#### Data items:
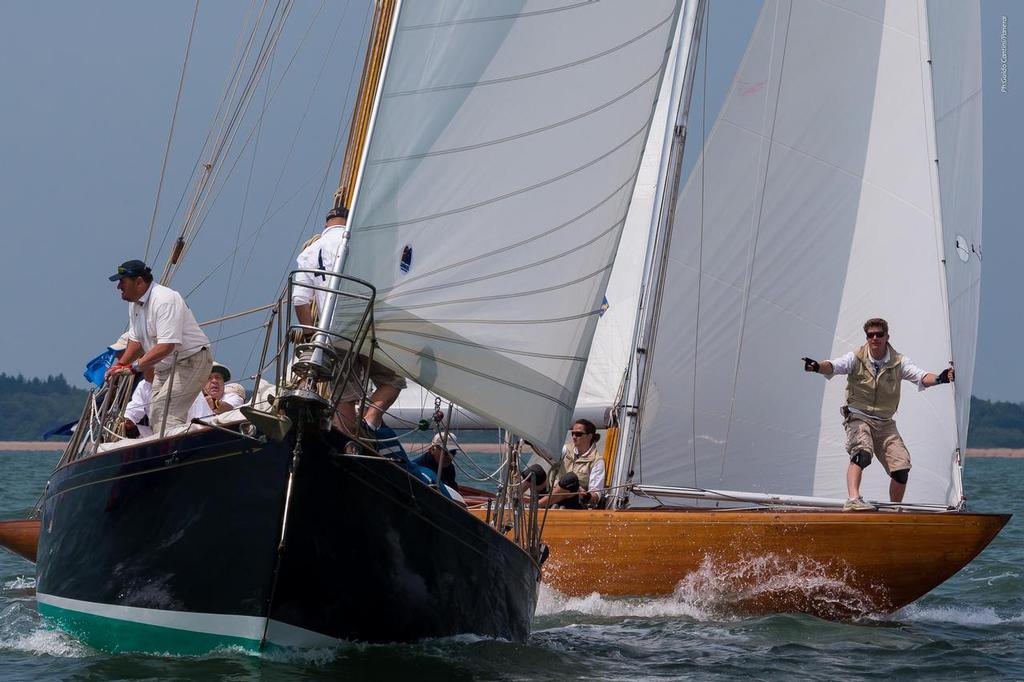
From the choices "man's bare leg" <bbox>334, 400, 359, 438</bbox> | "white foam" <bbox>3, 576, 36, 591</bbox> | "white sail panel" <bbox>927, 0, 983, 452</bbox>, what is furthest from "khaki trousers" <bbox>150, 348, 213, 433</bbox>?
"white sail panel" <bbox>927, 0, 983, 452</bbox>

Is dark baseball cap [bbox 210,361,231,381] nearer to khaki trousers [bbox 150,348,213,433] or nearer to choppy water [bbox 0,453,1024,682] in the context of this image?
choppy water [bbox 0,453,1024,682]

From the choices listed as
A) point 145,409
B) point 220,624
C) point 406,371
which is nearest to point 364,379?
point 406,371

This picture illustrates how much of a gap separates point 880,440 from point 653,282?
232 centimetres

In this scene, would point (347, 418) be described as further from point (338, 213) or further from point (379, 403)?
point (338, 213)

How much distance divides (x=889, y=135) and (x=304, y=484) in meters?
8.02

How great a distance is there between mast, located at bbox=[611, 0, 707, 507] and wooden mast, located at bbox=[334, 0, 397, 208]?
97.1 inches

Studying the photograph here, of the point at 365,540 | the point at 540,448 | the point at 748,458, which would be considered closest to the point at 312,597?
the point at 365,540

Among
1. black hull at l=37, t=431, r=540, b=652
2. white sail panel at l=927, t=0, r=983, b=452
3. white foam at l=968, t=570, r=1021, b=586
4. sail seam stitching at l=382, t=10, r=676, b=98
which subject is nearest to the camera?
black hull at l=37, t=431, r=540, b=652

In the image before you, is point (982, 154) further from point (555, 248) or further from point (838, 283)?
point (555, 248)

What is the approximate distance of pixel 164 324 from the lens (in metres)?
8.67

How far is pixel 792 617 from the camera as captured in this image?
11016 mm

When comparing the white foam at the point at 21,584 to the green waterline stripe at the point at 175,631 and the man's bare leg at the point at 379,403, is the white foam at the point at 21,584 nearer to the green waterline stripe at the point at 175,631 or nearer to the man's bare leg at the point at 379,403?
the green waterline stripe at the point at 175,631

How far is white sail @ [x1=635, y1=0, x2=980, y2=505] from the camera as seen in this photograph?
13.4 metres

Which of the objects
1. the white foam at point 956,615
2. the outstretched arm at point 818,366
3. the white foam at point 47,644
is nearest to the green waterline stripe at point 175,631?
the white foam at point 47,644
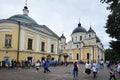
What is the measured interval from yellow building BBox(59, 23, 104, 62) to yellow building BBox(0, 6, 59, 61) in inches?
1419

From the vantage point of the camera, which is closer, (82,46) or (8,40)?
(8,40)

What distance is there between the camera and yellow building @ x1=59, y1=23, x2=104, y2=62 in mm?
80938

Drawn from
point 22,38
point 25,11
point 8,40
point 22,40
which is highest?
point 25,11

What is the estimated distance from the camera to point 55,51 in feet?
157

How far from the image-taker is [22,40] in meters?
35.6

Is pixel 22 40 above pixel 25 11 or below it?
below

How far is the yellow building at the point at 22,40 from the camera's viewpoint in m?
34.0

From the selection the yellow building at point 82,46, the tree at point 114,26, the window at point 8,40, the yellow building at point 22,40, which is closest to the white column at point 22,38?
the yellow building at point 22,40

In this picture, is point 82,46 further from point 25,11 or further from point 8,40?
point 8,40

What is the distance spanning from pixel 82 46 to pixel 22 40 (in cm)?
5006

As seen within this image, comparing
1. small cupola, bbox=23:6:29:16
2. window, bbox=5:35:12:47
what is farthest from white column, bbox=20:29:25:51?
small cupola, bbox=23:6:29:16

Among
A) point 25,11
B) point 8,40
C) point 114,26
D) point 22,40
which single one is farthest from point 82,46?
point 114,26

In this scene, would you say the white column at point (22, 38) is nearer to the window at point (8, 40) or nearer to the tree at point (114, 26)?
the window at point (8, 40)

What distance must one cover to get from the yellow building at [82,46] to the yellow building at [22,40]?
3605 centimetres
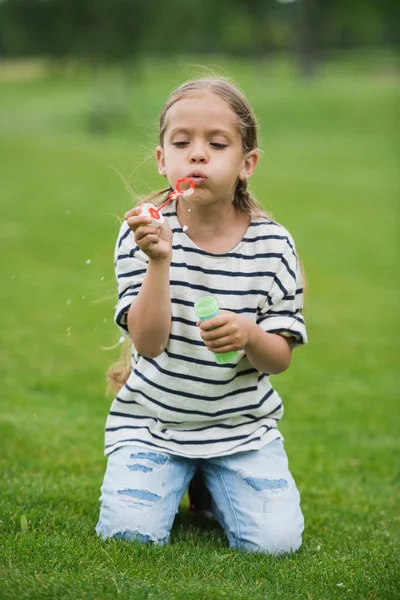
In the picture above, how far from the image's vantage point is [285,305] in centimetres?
297

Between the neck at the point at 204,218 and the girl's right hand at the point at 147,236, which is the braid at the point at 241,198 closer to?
the neck at the point at 204,218

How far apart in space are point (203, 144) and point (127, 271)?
45 cm

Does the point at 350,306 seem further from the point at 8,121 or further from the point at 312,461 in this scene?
the point at 8,121

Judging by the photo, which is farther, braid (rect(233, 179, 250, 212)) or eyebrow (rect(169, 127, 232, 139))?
braid (rect(233, 179, 250, 212))

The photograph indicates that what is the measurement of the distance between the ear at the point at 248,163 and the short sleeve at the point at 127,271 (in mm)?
393

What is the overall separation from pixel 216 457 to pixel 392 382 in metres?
2.81

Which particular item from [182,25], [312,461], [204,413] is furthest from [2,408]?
[182,25]

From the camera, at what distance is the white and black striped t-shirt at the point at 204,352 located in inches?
114

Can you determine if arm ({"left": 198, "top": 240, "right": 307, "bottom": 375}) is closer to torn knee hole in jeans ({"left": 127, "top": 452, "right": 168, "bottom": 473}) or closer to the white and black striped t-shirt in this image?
the white and black striped t-shirt

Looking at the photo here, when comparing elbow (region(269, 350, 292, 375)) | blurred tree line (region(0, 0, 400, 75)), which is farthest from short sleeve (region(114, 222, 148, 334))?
blurred tree line (region(0, 0, 400, 75))

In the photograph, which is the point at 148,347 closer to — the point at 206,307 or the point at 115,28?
the point at 206,307

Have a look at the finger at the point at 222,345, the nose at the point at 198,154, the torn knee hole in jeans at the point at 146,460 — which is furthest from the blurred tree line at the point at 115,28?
the finger at the point at 222,345

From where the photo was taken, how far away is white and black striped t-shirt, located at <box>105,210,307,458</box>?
9.52ft

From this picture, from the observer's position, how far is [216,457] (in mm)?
3006
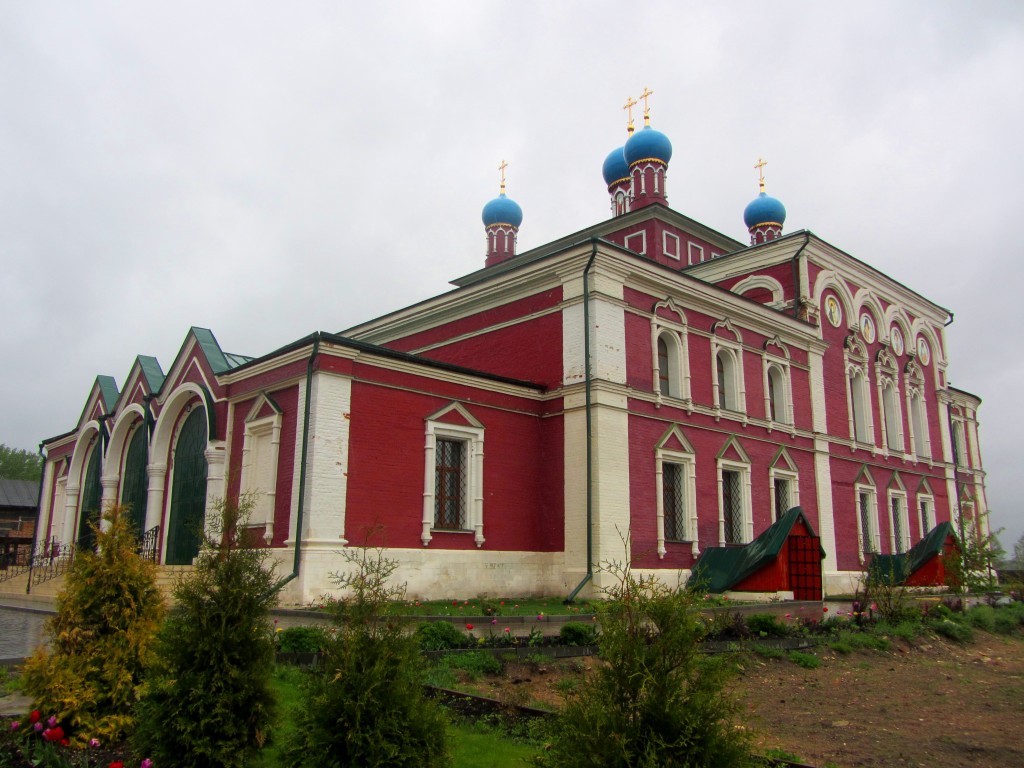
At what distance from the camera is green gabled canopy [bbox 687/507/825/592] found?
646 inches

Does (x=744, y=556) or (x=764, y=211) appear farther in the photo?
(x=764, y=211)

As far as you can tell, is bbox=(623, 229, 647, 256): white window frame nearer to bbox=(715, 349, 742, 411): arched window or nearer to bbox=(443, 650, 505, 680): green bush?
bbox=(715, 349, 742, 411): arched window

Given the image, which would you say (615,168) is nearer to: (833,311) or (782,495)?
(833,311)

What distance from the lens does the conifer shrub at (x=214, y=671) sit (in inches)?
193

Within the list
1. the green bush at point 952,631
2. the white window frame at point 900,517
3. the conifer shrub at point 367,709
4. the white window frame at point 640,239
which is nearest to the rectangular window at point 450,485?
the green bush at point 952,631

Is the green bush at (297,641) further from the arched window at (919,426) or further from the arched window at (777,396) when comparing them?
the arched window at (919,426)

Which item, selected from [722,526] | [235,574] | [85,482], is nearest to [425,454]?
[722,526]

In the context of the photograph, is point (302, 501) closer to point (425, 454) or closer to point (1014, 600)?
point (425, 454)

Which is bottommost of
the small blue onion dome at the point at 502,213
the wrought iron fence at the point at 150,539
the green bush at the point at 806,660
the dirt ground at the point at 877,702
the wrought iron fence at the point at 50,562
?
the dirt ground at the point at 877,702

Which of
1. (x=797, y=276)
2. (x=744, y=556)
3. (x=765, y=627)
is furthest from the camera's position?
(x=797, y=276)

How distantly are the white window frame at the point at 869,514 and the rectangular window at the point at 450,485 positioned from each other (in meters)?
12.6

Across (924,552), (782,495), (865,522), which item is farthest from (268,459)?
(865,522)

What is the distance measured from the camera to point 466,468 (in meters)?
A: 15.8

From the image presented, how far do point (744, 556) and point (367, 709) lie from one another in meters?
13.7
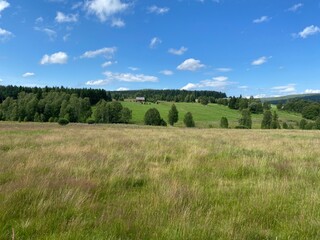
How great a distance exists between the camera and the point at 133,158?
10.1 metres

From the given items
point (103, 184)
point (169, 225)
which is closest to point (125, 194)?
point (103, 184)

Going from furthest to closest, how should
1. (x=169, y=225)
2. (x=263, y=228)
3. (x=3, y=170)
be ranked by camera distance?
1. (x=3, y=170)
2. (x=263, y=228)
3. (x=169, y=225)

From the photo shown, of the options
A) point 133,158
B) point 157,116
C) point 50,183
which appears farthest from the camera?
point 157,116

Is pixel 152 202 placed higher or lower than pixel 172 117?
higher

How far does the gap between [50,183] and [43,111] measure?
105 m

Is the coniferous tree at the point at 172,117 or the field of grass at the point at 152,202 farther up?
Answer: the field of grass at the point at 152,202

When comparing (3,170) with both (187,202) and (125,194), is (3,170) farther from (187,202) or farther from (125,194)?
(187,202)

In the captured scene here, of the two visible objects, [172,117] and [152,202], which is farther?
[172,117]

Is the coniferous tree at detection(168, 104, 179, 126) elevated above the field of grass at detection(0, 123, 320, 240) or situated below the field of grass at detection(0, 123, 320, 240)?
below

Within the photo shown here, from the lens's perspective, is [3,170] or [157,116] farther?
[157,116]

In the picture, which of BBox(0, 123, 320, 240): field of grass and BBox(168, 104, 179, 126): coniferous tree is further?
BBox(168, 104, 179, 126): coniferous tree

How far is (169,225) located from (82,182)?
260cm

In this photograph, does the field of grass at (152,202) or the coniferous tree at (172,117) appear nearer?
the field of grass at (152,202)

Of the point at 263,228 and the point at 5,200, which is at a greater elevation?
the point at 5,200
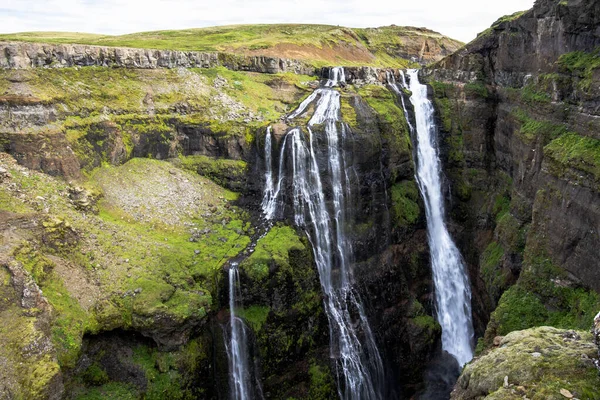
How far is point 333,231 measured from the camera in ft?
82.8

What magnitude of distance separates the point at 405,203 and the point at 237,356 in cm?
1531

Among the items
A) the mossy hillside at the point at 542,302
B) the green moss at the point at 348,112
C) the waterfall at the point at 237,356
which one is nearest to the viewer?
the mossy hillside at the point at 542,302

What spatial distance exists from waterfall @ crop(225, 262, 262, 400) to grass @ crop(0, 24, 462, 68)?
25399mm

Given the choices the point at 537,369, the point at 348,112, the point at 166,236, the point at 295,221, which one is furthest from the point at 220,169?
the point at 537,369

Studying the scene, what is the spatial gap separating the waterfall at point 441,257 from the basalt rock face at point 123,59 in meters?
11.7

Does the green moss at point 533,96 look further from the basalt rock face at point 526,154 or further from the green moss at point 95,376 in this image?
the green moss at point 95,376

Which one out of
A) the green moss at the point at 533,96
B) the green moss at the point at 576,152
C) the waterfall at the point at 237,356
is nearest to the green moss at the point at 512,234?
the green moss at the point at 576,152

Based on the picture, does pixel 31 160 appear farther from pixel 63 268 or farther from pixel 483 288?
pixel 483 288

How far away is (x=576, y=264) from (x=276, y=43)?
126ft

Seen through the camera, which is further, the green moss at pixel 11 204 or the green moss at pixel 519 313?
the green moss at pixel 11 204

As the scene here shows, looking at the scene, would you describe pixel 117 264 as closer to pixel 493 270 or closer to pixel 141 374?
pixel 141 374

#### Problem statement:
List each line in the records above that contains the word "choices".

#### Answer to this exercise:
From the choices "man's bare leg" <bbox>334, 400, 359, 438</bbox> | "white foam" <bbox>3, 576, 36, 591</bbox> | "white sail panel" <bbox>927, 0, 983, 452</bbox>, what is furthest from "khaki trousers" <bbox>150, 348, 213, 433</bbox>?
From the choices listed as
Given the choices the point at 537,369, the point at 348,112, the point at 166,236, the point at 295,221, which one is furthest from the point at 220,169?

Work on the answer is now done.